Я без сил опускаюсь на кровать.
Не понимаю, кому понадобилось лишать Лео воспоминаний обо мне?
Бессмыслица.
А если это не «Затмение» сделало? Если проблема в самом Лео? Он забыл меня, потому что разрывался на куски, не в силах оставить наши отношения, когда обязан был это сделать… Еще и возрождение Евы усугубило ситуацию. Лео не выдержал. Возможно, что-то случилось: авария или ранение, не знаю, однако это перезапустило его мозг – и я была навсегда стерта.

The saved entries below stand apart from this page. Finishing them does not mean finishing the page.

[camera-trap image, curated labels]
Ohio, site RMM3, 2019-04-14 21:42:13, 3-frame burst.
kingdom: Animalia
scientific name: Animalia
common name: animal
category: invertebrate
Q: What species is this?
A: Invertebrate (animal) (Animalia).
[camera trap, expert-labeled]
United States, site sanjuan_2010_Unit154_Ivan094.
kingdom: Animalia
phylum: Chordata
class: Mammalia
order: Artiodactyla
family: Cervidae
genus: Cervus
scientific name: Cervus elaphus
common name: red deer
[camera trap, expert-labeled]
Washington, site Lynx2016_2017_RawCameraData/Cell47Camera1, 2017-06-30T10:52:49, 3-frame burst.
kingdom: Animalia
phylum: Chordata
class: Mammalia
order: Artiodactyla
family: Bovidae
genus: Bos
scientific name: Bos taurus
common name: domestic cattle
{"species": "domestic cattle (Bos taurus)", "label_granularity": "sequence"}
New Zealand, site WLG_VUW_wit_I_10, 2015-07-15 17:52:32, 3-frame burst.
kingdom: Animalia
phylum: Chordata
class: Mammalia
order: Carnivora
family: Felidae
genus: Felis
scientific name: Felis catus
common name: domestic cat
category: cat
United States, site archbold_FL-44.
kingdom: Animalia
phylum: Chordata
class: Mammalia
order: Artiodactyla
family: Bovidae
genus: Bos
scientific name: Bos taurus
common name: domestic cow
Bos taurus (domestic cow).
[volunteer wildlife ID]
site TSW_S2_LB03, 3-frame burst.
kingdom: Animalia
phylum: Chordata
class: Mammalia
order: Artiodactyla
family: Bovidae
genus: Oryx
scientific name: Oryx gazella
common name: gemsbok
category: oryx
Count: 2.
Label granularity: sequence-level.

Как бы там ни было, психиатр считает, что память возможно разблокировать. Вопрос… хочу ли я этого? Я столько боли пережила из-за Лео, и вот появился шанс навсегда забыть о нем, жить без угрозы быть убитой кем-то из членов его сумасшедшей семейки… Но… боже, вспоминаю о девушке в машине, и кровь закипает.
Вдруг он сейчас с ней? Или еще с кем-то? Он меня не помнит. Что мешает ему спать с девушками? Гребаный случай, как вырезать эти мысли из головы?
Я схожу с ума!
Слезы капают на подушку, я сжимаю ее в руках. Отворачиваюсь от Адриана, чтобы он не видел, как я рыдаю, но парень садится рядом.
– Я ничего не знаю о ваших отношениях с этим человеком, но уверен, что он вспомнит тебя, – ободряет молодой священник.
– Не понимаю, как он мог забыть меня, – я закрываю лицо, – как такое возможно? Бред! Так не бывает! Нет!
Адриан, едва касаясь, поглаживает мое плечо.
– Эмилия, всему есть причина, – говорит он. – Представь, что бредешь по дремучему лесу, мечтая выбраться. И вдруг гаснут звезды, луна… ты проклинаешь Бога за это издевательство. Думаешь, что он добивает тебя. А потом где-то вдалеке видишь сияние между деревьями, которое мешали заметить небесные светила. Когда кажется, что спасения нет, выход можно найти лишь во тьме.